E qual é a última palavra dos Lusíadas? Não, não é inveja. Embora inveja seja um sentimento, ou será uma atitude?, que grassa com imensa facilidade. O pior é quando temos inveja do passado dos outros e essa sensação nos sufoca e deprime. Acontece-me ver essa inveja nos olhos de jovens jornalistas e fotojornalistas. Eu teço as minhas histórias de quando era jovem e trabalhava em jornais sem internet, sem telemóveis, com um sentido ético, deontológico, com a perspectiva quase romântica de que ser jornalista era ser testemunha da verdade. Mitifiquei, já se sabe. Os jornalistas mais novos, desta nova geração, os ditos millennials, olham para mim com alguma incredulidade e depois com a tal inveja. Uma redação de um jornal é um lugar mítico e não apenas no imaginário de quem é fascinado pelas notícias. Escreveram-se muitos romances, guiões de filmes e de séries de televisão sobre jornalistas, sobre o bom ou mau jornalismo.

Rui Cardoso Martins, jornalista (ia escrever da velha guarda, porque somos ambos almas com mais de 50 anos e começámos a trabalhar na década de 80 do século passado, e depois recuei por me impressionar a maldade do tempo), escreveu a peça de teatro que está em cena no Teatro Nacional Dona Maria II, Última Hora. Podem ver a peça até dia 15 de Novembro e diria que vai ser complicado arranjar bilhetes, mas façam um esforço. São três horas e pouco de duração, não é para gente fraquinha e adicta ao telemóvel de tal forma que fica em privação. E têm de usar máscara e estar separados por uma cadeira de qualquer outra pessoa que levem convosco, mas vale a pena. Vale muito a pena. Não é um exercício saudosista do jornalismo do século passado, isento de redes sociais e outras atrocidades, é um texto muito bom, cómico e sério em simultâneo, actualíssimo, capaz de nos fazer recordar o que é prioritário e o que é acessório, o que é verdade e o que é mentira. Sim, as tais fake news também por ali se discutem.

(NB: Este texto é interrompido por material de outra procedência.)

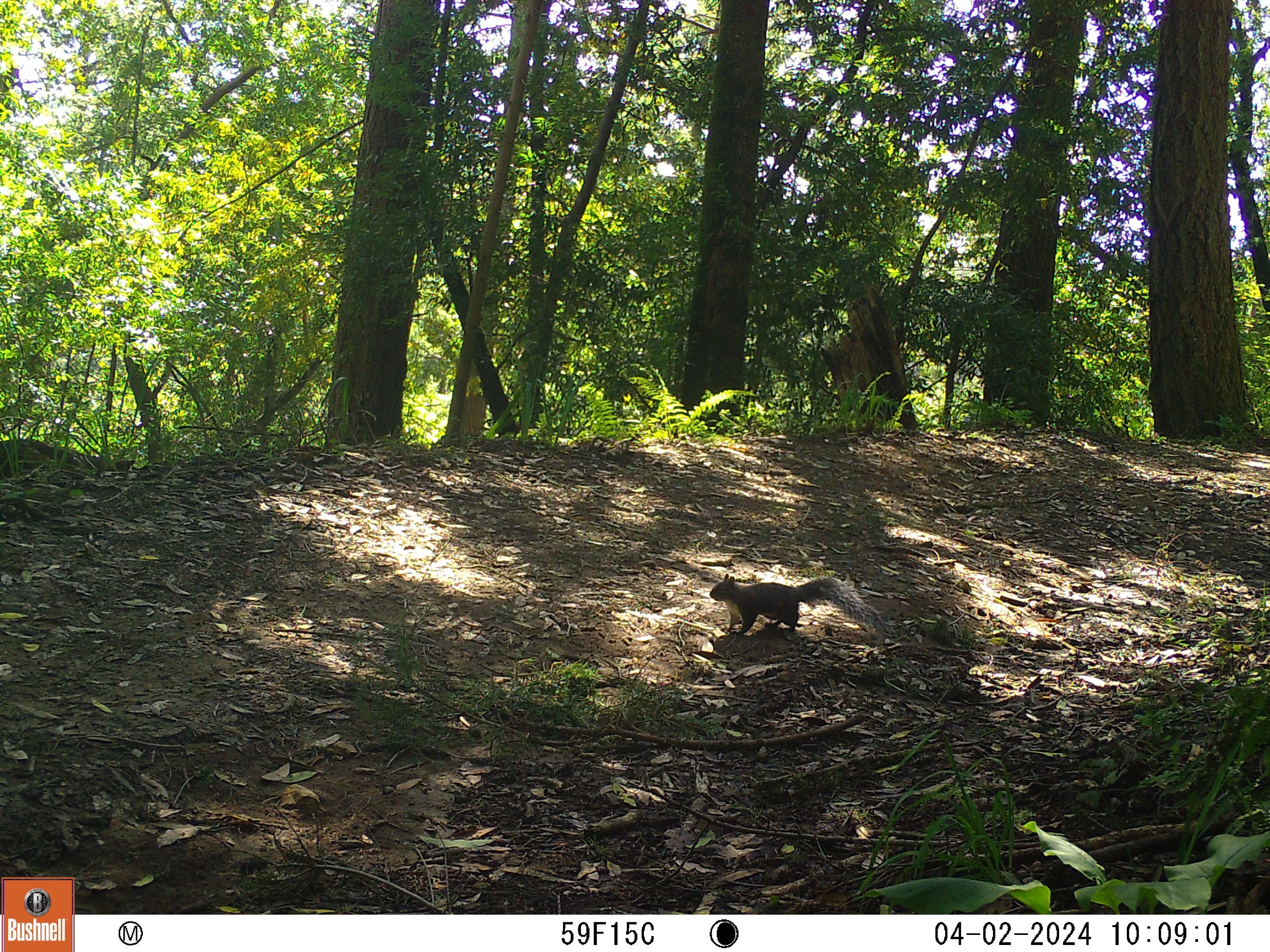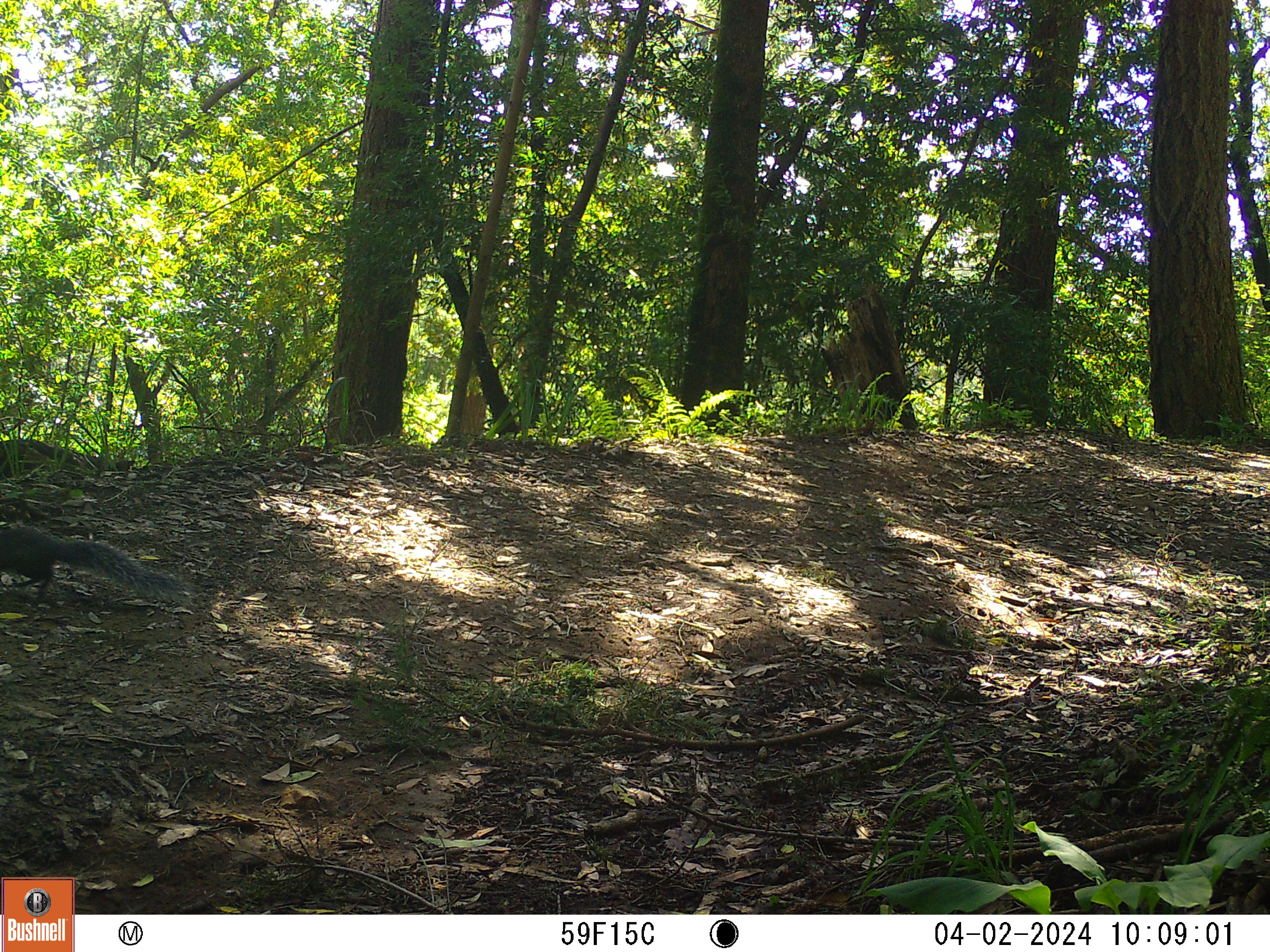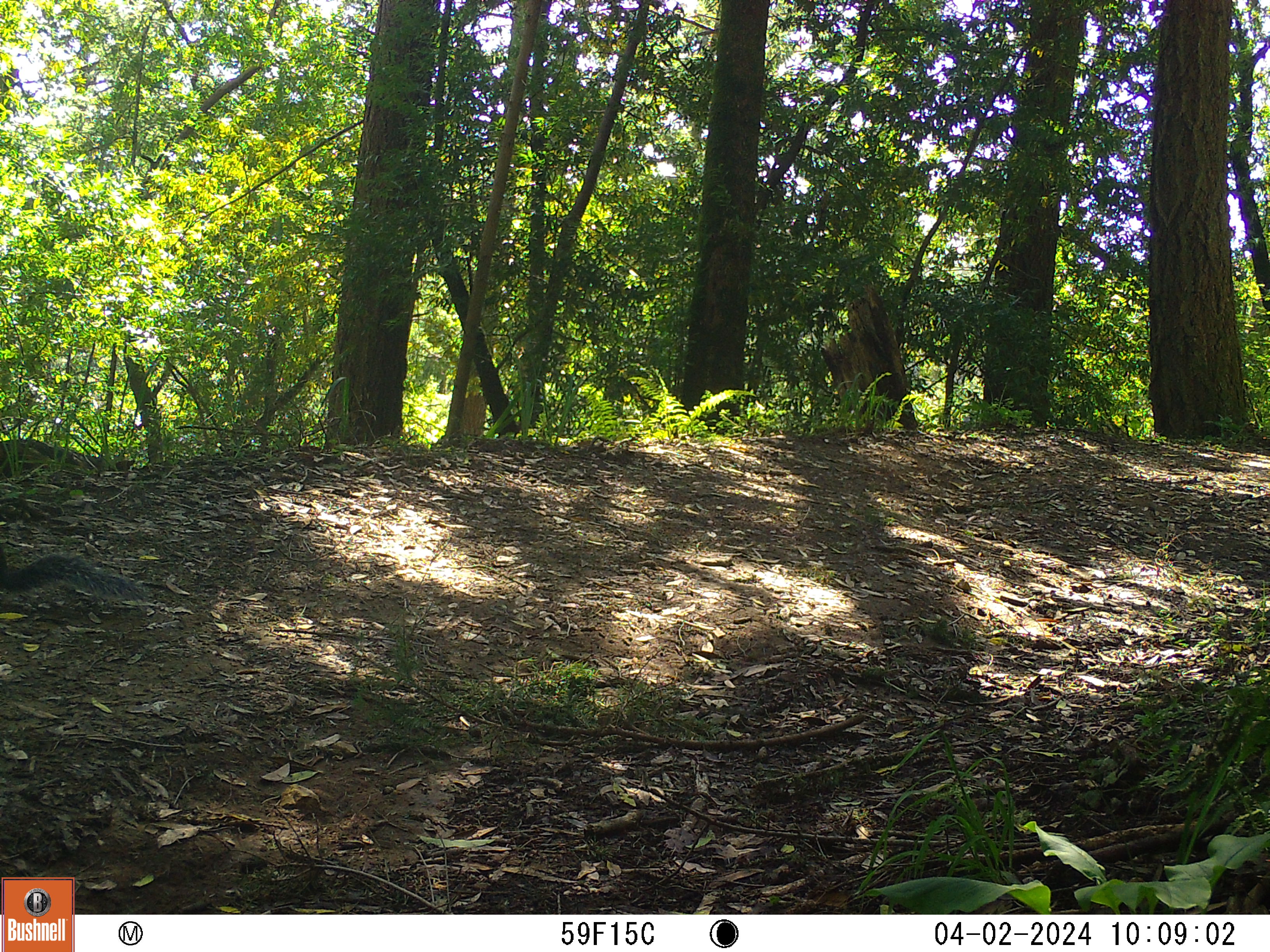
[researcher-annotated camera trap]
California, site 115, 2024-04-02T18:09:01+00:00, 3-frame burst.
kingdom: Animalia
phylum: Chordata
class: Mammalia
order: Rodentia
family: Sciuridae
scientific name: Sciuridae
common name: squirrel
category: unknown squirrel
Unknown squirrel (squirrel) (Sciuridae).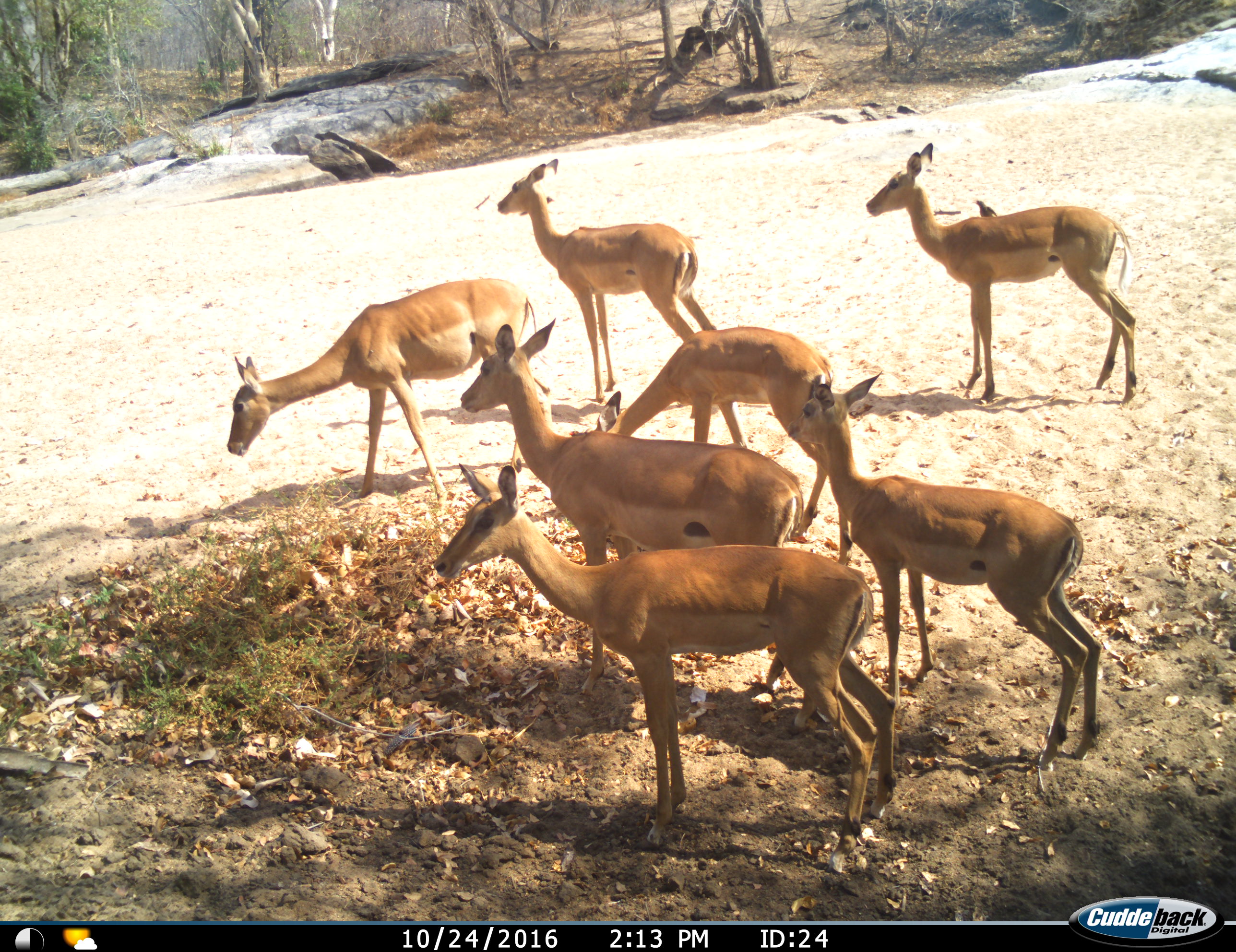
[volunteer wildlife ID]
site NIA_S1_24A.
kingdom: Animalia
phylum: Chordata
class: Mammalia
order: Artiodactyla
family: Bovidae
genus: Aepyceros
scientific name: Aepyceros melampus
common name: impala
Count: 7.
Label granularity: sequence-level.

O texto está nas mãos do encenador Gonçalo Amorim (a minha vénia) e de actores de primeira água, actores excelentes que temos de saudar: Catarina Couto Sousa, Cláudio Castro, Ema Marli, Inês Cóias, João Grosso José Neves, Lúcia Maria, Manuel Coelho, Maria Rueff,  Miguel Guilherme, Nadezhda Bocharova, Paula Mora e Pedro Moldão. A música é da responsabilidade de Paulo Furtado também conhecido por The Legendary Tigerman. A cenografia e figuras são da responsabilidade de Catarina Barros.

E a peça é sobre? É sobre a democracia, sobre o desgaste de uma profissão que tem de se encaixar nos esquemas financeiros e no universo do digital. É sobre o romantismo de uns e o pragmatismo de outros. É sobre o bem e o mal, se quisermos simplificar, já que a maioria das coisas muito boas são sobre isso mesmo, portanto está certo dizê-lo deste modo. Do director de jornal atormentado, boémio, alcoólico, à estagiária que fará todos os lives que quisermos e mostrará as pernas, até ao jornalista que se adapta, pois claro, ele faz cultura, mas também fará gastronomia, passando pela miséria do administrador manipulador e pouco sério ou pelo coração partido da directora-adjunta, está ali a humanidade por junto. É um retrato irónico, é uma sátira ao jornalismo, às cedências que se fazem, à fragilidade da democracia num país no qual os jornalistas não têm o poder de fazer o que consideram certo. Porquê? Por causa da tal inveja e dos interesses económicos, por causa da corrupção e do perdão da dívida fiscal que só calha a quem tem dinheiro na Suíça. É o mundo real no palco do Dona Maria II e Última Hora o nome do jornal que tem uma direcção que tudo fará para que, amanhã, o jornal possa sair para as bancas, o jornal a cheirar à rotativa, a deixar as mãos sujas, mas a trazer a transparência de quem sabe que o jornalismo sério ainda é possível. E é crucial, caso contrário chegaremos à tal última palavra dos Lusíadas, que não é inveja, é fim. Não queremos o fim do jornalismo, como não queremos da cultura. Precisamos que existam para que possamos viver melhor e com garantias de que a nossa liberdade não está comprometida. Por tudo isto, e mais umas tantas coisas que descobriram no Teatro Nacional Dona Maria II, corram a ver.